Des ruelles du vieux Bordeaux, aux marais de l’île de Ré... Entre présent et passé…
Un roman construit autour d’une demeure séculaire : Les Maraises.
Quand Vinciane accourt à l’appel inquiétant de sa sœur, un carnage l’attend dans la vieille maison de l’Ile de Ré abandonnée pour l’hiver. Iris est morte, emportant avec elle le secret de son silence depuis treize ans.
Renaissent alors les anciennes angoisses que Vinciane avait crues définitivement enfouies. Des souvenirs imprécis émergent, suscités par les apparitions d’une très jeune fille surgie d’un autre siècle pour venir hanter son sommeil. Amie ou ennemie ?

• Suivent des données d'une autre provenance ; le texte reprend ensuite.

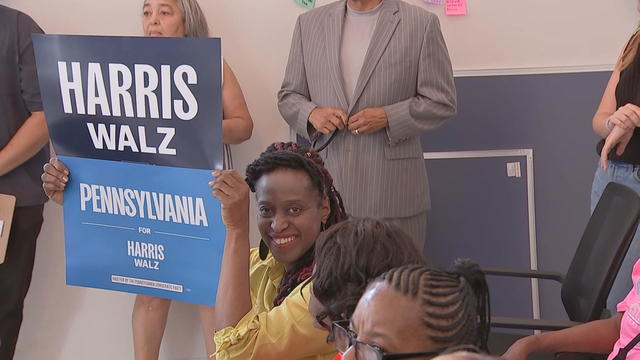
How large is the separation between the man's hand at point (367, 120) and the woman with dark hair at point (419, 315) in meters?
1.57

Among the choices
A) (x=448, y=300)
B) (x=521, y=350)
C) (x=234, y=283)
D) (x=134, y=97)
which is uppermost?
(x=134, y=97)

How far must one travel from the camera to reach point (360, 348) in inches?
39.6

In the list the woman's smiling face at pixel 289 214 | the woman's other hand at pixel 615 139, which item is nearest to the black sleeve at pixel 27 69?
the woman's smiling face at pixel 289 214

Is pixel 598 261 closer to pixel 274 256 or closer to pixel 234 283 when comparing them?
pixel 274 256

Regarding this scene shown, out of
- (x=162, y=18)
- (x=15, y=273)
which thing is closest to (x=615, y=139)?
(x=162, y=18)

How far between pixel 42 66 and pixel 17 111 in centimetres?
95

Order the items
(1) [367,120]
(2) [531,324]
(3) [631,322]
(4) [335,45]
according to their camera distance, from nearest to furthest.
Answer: (3) [631,322]
(2) [531,324]
(1) [367,120]
(4) [335,45]

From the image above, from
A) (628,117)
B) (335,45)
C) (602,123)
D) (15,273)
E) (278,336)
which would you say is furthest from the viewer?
(15,273)

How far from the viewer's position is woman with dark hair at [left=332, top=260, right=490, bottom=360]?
37.7 inches

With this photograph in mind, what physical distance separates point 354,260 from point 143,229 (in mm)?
766

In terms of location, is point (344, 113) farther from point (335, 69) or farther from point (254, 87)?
point (254, 87)

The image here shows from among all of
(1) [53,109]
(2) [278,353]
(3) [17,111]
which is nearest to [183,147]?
(1) [53,109]

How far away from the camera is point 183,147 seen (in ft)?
5.78

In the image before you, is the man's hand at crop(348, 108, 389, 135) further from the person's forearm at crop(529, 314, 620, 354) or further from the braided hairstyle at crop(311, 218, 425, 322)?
the braided hairstyle at crop(311, 218, 425, 322)
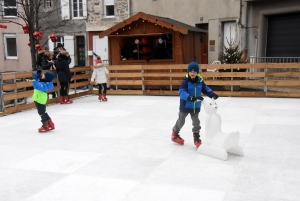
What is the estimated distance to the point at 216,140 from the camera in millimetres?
5715

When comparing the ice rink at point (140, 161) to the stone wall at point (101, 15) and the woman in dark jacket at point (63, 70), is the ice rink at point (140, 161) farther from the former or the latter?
the stone wall at point (101, 15)

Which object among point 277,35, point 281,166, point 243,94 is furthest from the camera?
point 277,35

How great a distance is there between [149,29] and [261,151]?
365 inches

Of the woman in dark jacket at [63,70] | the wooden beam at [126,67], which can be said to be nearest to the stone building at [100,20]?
the wooden beam at [126,67]

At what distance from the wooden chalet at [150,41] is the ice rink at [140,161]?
4.92 m

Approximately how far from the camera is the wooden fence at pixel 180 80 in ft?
38.0

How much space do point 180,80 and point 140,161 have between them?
25.4 ft

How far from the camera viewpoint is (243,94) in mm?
12117

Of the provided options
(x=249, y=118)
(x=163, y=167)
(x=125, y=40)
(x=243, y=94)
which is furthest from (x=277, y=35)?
(x=163, y=167)

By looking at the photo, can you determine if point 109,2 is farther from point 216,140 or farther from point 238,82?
point 216,140

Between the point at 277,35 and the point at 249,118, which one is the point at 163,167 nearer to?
the point at 249,118

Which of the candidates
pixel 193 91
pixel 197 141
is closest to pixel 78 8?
pixel 193 91

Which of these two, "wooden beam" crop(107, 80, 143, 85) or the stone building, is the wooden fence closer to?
"wooden beam" crop(107, 80, 143, 85)

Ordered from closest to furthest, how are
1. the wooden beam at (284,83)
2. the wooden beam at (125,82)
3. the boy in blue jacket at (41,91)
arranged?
1. the boy in blue jacket at (41,91)
2. the wooden beam at (284,83)
3. the wooden beam at (125,82)
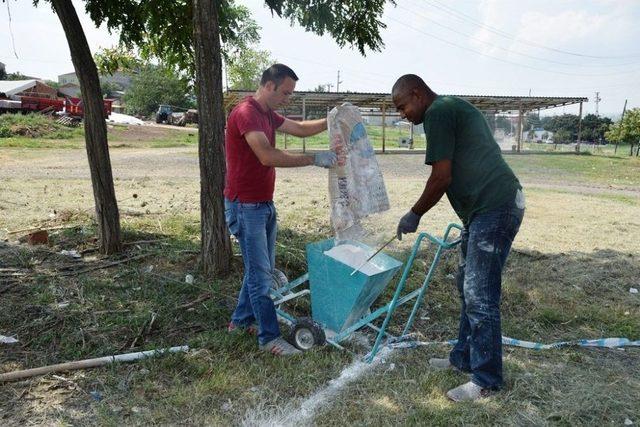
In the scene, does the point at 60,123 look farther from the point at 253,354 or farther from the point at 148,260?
the point at 253,354

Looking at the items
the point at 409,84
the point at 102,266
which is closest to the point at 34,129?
the point at 102,266

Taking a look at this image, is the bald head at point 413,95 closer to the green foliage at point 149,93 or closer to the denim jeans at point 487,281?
the denim jeans at point 487,281

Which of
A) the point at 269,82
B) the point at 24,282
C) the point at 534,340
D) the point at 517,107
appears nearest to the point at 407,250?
the point at 534,340

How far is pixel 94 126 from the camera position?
532 centimetres

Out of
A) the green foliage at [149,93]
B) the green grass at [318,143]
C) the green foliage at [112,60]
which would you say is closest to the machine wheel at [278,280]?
the green foliage at [112,60]

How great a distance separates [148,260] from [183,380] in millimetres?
2406

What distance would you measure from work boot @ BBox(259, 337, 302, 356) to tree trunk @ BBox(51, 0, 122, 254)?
2709 millimetres

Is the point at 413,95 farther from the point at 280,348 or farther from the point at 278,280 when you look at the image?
Result: the point at 278,280

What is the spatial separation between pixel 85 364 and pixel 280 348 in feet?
3.97

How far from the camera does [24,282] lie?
475 centimetres

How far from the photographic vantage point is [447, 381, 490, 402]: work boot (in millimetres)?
3059

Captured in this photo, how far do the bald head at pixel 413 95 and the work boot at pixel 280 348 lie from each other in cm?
167

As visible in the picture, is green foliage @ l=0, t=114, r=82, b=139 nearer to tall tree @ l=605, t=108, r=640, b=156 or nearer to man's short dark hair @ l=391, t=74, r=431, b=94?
man's short dark hair @ l=391, t=74, r=431, b=94

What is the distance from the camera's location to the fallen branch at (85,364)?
3.20 meters
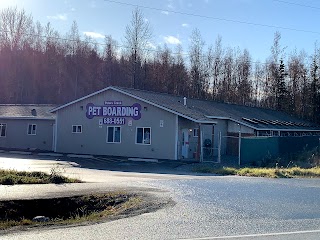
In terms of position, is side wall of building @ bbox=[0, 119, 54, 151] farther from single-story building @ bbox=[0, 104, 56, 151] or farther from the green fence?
the green fence

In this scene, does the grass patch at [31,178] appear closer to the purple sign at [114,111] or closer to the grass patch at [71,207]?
the grass patch at [71,207]

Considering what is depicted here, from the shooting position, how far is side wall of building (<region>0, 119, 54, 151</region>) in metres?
38.9

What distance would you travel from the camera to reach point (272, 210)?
11078 millimetres

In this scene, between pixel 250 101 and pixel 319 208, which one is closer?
pixel 319 208

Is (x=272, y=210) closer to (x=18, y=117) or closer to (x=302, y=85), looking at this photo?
(x=18, y=117)

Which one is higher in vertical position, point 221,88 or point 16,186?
point 221,88

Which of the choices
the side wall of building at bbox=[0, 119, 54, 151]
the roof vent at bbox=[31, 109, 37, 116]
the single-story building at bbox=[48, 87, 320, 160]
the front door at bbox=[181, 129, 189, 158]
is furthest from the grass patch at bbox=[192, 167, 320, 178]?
the roof vent at bbox=[31, 109, 37, 116]

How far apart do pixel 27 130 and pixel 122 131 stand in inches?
439

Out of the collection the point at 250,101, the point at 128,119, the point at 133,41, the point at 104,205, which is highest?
the point at 133,41

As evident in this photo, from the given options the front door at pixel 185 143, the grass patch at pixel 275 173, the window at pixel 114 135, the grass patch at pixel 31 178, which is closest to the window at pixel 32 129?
the window at pixel 114 135

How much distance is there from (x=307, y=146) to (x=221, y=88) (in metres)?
33.0

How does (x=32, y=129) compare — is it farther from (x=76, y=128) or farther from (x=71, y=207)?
(x=71, y=207)

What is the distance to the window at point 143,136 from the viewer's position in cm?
3206

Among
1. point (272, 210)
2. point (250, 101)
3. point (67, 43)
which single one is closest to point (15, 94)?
point (67, 43)
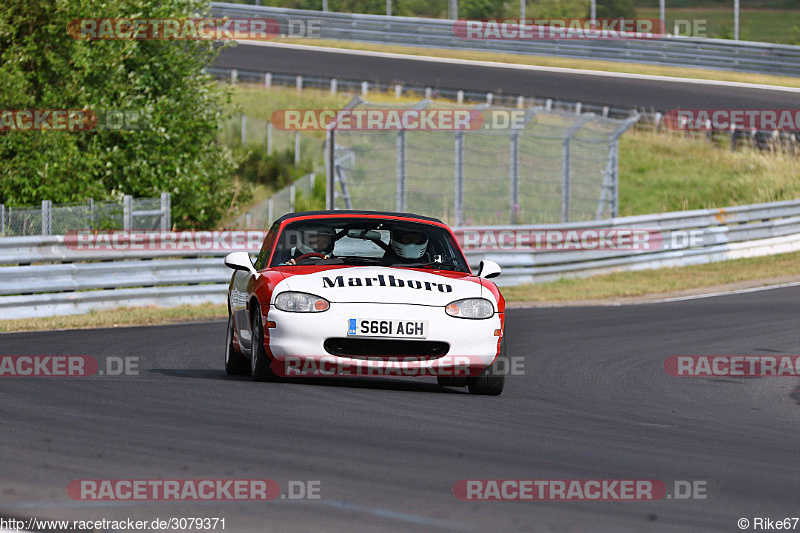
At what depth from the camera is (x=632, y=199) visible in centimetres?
3547

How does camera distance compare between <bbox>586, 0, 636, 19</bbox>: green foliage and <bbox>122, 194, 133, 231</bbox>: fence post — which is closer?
<bbox>122, 194, 133, 231</bbox>: fence post

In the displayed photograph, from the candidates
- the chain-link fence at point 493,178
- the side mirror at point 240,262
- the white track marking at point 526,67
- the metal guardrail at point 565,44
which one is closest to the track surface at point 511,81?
the white track marking at point 526,67

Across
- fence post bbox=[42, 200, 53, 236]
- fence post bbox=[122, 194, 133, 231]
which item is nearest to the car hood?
fence post bbox=[42, 200, 53, 236]

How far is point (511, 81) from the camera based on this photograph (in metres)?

Quel est l’assassin qui élimine méthodiquement les femmes de son entourage ? Obsédé par le même rite, le meurtrier maquille de fard mauve les yeux de ses victimes.
A contre-cœur, la jeune femme se voit confier la garde de sa nièce de douze ans affligée d’un caractère difficile et d’un chien encombrant.
Le piège se referme sur Vinciane : ses proches sont-ils aussi transparents qu’elle s’était plu à le croire ?
Quelle confiance accorder aux suggestions oniriques soufflées par cet improbable fantôme ?
Le cheminement mortel du meurtrier le rapproche inéluctablement de la fillette et d’elle-même.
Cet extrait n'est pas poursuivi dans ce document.